Limitations & Future Work¶
- The authors emphasize diagnosis over solutions; CVBench identifies shortfalls but does not propose a specific cross-view architecture.
- The 4-view setup with 6–30 second clips is fixed; whether conclusions generalize to more cameras or longer durations remains to be verified.
- The multiple-choice format, while reproducible, may not capture subtle reasoning nuances.
Related Work & Insights¶
- vs. Video VQA: While standard video benchmarks reward single-stream recognition, CVBench mandates that the single stream is insufficient.

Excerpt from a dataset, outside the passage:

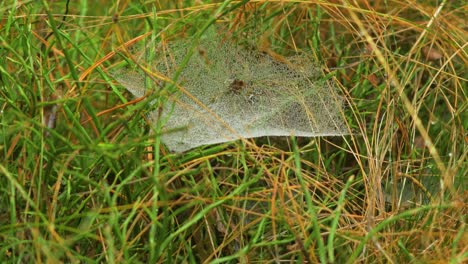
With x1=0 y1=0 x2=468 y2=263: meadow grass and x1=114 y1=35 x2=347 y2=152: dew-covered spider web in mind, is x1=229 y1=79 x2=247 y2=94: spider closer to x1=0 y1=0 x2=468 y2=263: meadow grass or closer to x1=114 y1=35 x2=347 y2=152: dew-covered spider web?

- vs. Classic Multi-view Datasets: CVBench bridges the gap between structured multi-view data (like MOT or 3D pose) and modern MLLM language-grounded evaluation.
Rating¶
- Novelty: ⭐⭐⭐⭐⭐ Formalizes SVI as a verifiable constraint for cross-view assessment.
- Experimental Thoroughness: ⭐⭐⭐⭐⭐ Comprehensive testing of 11 models across 12 tasks with human baselines.
- Writing Quality: ⭐⭐⭐⭐ Clear logic from motivation to diagnostic results.
- Value: ⭐⭐⭐⭐⭐ Provides a crucial diagnostic tool for the next generation of spatio-temporal MLLMs.